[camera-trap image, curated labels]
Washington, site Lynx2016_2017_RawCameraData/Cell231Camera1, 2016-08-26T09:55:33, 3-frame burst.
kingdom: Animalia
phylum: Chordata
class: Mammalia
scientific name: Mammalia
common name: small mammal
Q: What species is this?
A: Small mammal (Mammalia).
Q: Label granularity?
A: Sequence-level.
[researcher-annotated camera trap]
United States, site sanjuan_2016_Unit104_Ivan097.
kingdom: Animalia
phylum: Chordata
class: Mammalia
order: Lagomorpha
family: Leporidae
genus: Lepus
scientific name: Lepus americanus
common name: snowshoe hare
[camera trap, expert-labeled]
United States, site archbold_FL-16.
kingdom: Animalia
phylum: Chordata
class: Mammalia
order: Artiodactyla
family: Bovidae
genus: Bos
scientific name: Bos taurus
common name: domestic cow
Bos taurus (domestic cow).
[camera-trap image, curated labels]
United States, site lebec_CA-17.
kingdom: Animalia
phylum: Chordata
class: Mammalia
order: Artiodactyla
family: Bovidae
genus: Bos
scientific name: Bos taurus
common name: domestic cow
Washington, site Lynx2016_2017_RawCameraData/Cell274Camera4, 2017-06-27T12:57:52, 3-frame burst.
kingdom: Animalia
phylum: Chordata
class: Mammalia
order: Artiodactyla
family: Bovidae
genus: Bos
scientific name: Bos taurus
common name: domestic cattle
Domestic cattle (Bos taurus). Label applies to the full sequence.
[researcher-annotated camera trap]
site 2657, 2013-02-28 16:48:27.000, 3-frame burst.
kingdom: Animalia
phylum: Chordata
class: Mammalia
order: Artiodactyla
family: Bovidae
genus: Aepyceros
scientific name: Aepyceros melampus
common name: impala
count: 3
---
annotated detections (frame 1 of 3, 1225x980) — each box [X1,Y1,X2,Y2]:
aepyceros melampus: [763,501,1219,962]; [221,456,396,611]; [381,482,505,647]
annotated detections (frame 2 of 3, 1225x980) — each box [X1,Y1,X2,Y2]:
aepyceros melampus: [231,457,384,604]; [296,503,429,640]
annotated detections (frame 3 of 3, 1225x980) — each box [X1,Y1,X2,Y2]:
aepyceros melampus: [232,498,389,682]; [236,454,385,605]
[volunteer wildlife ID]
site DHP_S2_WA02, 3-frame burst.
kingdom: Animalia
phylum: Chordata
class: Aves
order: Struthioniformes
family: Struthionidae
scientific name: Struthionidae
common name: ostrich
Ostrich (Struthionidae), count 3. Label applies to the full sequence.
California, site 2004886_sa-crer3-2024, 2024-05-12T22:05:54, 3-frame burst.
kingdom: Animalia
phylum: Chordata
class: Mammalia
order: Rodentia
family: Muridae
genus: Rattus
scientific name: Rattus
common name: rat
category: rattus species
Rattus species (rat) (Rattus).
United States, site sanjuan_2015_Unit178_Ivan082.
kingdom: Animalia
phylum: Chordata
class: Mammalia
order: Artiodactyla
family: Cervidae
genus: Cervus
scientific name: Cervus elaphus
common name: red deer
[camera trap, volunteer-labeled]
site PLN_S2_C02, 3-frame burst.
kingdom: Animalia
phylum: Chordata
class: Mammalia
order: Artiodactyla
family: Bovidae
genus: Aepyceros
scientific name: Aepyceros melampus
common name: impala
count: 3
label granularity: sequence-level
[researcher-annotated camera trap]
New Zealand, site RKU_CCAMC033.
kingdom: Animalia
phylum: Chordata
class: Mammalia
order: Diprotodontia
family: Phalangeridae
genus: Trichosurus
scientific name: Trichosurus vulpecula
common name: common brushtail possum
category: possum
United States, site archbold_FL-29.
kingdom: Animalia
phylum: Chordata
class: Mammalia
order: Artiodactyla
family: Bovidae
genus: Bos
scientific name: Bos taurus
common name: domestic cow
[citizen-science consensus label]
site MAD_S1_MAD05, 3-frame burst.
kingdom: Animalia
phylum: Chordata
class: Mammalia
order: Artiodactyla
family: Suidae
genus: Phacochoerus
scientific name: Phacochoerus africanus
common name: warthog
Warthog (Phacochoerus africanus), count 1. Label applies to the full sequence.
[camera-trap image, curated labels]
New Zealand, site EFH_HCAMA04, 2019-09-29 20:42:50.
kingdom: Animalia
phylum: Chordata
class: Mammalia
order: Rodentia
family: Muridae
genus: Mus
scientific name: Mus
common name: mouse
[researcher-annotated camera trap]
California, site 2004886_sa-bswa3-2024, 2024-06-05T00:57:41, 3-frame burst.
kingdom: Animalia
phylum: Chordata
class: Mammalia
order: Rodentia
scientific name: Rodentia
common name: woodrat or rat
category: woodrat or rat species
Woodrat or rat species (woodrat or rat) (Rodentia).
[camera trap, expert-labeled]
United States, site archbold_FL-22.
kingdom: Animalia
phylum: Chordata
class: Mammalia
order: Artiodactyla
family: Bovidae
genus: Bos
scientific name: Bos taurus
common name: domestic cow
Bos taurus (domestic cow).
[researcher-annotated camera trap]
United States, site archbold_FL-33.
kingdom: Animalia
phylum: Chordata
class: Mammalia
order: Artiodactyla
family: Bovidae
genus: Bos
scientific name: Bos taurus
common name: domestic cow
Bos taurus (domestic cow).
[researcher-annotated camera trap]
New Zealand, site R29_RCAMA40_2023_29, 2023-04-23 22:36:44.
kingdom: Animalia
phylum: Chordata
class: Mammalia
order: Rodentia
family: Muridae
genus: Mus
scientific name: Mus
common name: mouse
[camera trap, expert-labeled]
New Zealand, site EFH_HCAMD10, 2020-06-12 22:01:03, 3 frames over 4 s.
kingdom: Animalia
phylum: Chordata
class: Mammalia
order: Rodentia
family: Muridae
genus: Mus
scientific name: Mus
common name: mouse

▶ _Work item_
Transcribe each entry above exactly as it reads.

▶ _The answer_
[camera-trap image, curated labels]
Washington, site Lynx2016_2017_RawCameraData/Cell231Camera1, 2016-08-26T09:55:33, 3-frame burst.
kingdom: Animalia
phylum: Chordata
class: Mammalia
scientific name: Mammalia
common name: small mammal
Q: What species is this?
A: Small mammal (Mammalia).
Q: Label granularity?
A: Sequence-level.
[researcher-annotated camera trap]
United States, site sanjuan_2016_Unit104_Ivan097.
kingdom: Animalia
phylum: Chordata
class: Mammalia
order: Lagomorpha
family: Leporidae
genus: Lepus
scientific name: Lepus americanus
common name: snowshoe hare
[camera trap, expert-labeled]
United States, site archbold_FL-16.
kingdom: Animalia
phylum: Chordata
class: Mammalia
order: Artiodactyla
family: Bovidae
genus: Bos
scientific name: Bos taurus
common name: domestic cow
Bos taurus (domestic cow).
[camera-trap image, curated labels]
United States, site lebec_CA-17.
kingdom: Animalia
phylum: Chordata
class: Mammalia
order: Artiodactyla
family: Bovidae
genus: Bos
scientific name: Bos taurus
common name: domestic cow
Washington, site Lynx2016_2017_RawCameraData/Cell274Camera4, 2017-06-27T12:57:52, 3-frame burst.
kingdom: Animalia
phylum: Chordata
class: Mammalia
order: Artiodactyla
family: Bovidae
genus: Bos
scientific name: Bos taurus
common name: domestic cattle
Domestic cattle (Bos taurus). Label applies to the full sequence.
[researcher-annotated camera trap]
site 2657, 2013-02-28 16:48:27.000, 3-frame burst.
kingdom: Animalia
phylum: Chordata
class: Mammalia
order: Artiodactyla
family: Bovidae
genus: Aepyceros
scientific name: Aepyceros melampus
common name: impala
count: 3
---
annotated detections (frame 1 of 3, 1225x980) — each box [X1,Y1,X2,Y2]:
aepyceros melampus: [763,501,1219,962]; [221,456,396,611]; [381,482,505,647]
annotated detections (frame 2 of 3, 1225x980) — each box [X1,Y1,X2,Y2]:
aepyceros melampus: [231,457,384,604]; [296,503,429,640]
annotated detections (frame 3 of 3, 1225x980) — each box [X1,Y1,X2,Y2]:
aepyceros melampus: [232,498,389,682]; [236,454,385,605]
[volunteer wildlife ID]
site DHP_S2_WA02, 3-frame burst.
kingdom: Animalia
phylum: Chordata
class: Aves
order: Struthioniformes
family: Struthionidae
scientific name: Struthionidae
common name: ostrich
Ostrich (Struthionidae), count 3. Label applies to the full sequence.
California, site 2004886_sa-crer3-2024, 2024-05-12T22:05:54, 3-frame burst.
kingdom: Animalia
phylum: Chordata
class: Mammalia
order: Rodentia
family: Muridae
genus: Rattus
scientific name: Rattus
common name: rat
category: rattus species
Rattus species (rat) (Rattus).
United States, site sanjuan_2015_Unit178_Ivan082.
kingdom: Animalia
phylum: Chordata
class: Mammalia
order: Artiodactyla
family: Cervidae
genus: Cervus
scientific name: Cervus elaphus
common name: red deer
[camera trap, volunteer-labeled]
site PLN_S2_C02, 3-frame burst.
kingdom: Animalia
phylum: Chordata
class: Mammalia
order: Artiodactyla
family: Bovidae
genus: Aepyceros
scientific name: Aepyceros melampus
common name: impala
count: 3
label granularity: sequence-level
[researcher-annotated camera trap]
New Zealand, site RKU_CCAMC033.
kingdom: Animalia
phylum: Chordata
class: Mammalia
order: Diprotodontia
family: Phalangeridae
genus: Trichosurus
scientific name: Trichosurus vulpecula
common name: common brushtail possum
category: possum
United States, site archbold_FL-29.
kingdom: Animalia
phylum: Chordata
class: Mammalia
order: Artiodactyla
family: Bovidae
genus: Bos
scientific name: Bos taurus
common name: domestic cow
[citizen-science consensus label]
site MAD_S1_MAD05, 3-frame burst.
kingdom: Animalia
phylum: Chordata
class: Mammalia
order: Artiodactyla
family: Suidae
genus: Phacochoerus
scientific name: Phacochoerus africanus
common name: warthog
Warthog (Phacochoerus africanus), count 1. Label applies to the full sequence.
[camera-trap image, curated labels]
New Zealand, site EFH_HCAMA04, 2019-09-29 20:42:50.
kingdom: Animalia
phylum: Chordata
class: Mammalia
order: Rodentia
family: Muridae
genus: Mus
scientific name: Mus
common name: mouse
[researcher-annotated camera trap]
California, site 2004886_sa-bswa3-2024, 2024-06-05T00:57:41, 3-frame burst.
kingdom: Animalia
phylum: Chordata
class: Mammalia
order: Rodentia
scientific name: Rodentia
common name: woodrat or rat
category: woodrat or rat species
Woodrat or rat species (woodrat or rat) (Rodentia).
[camera trap, expert-labeled]
United States, site archbold_FL-22.
kingdom: Animalia
phylum: Chordata
class: Mammalia
order: Artiodactyla
family: Bovidae
genus: Bos
scientific name: Bos taurus
common name: domestic cow
Bos taurus (domestic cow).
[researcher-annotated camera trap]
United States, site archbold_FL-33.
kingdom: Animalia
phylum: Chordata
class: Mammalia
order: Artiodactyla
family: Bovidae
genus: Bos
scientific name: Bos taurus
common name: domestic cow
Bos taurus (domestic cow).
[researcher-annotated camera trap]
New Zealand, site R29_RCAMA40_2023_29, 2023-04-23 22:36:44.
kingdom: Animalia
phylum: Chordata
class: Mammalia
order: Rodentia
family: Muridae
genus: Mus
scientific name: Mus
common name: mouse
[camera trap, expert-labeled]
New Zealand, site EFH_HCAMD10, 2020-06-12 22:01:03, 3 frames over 4 s.
kingdom: Animalia
phylum: Chordata
class: Mammalia
order: Rodentia
family: Muridae
genus: Mus
scientific name: Mus
common name: mouse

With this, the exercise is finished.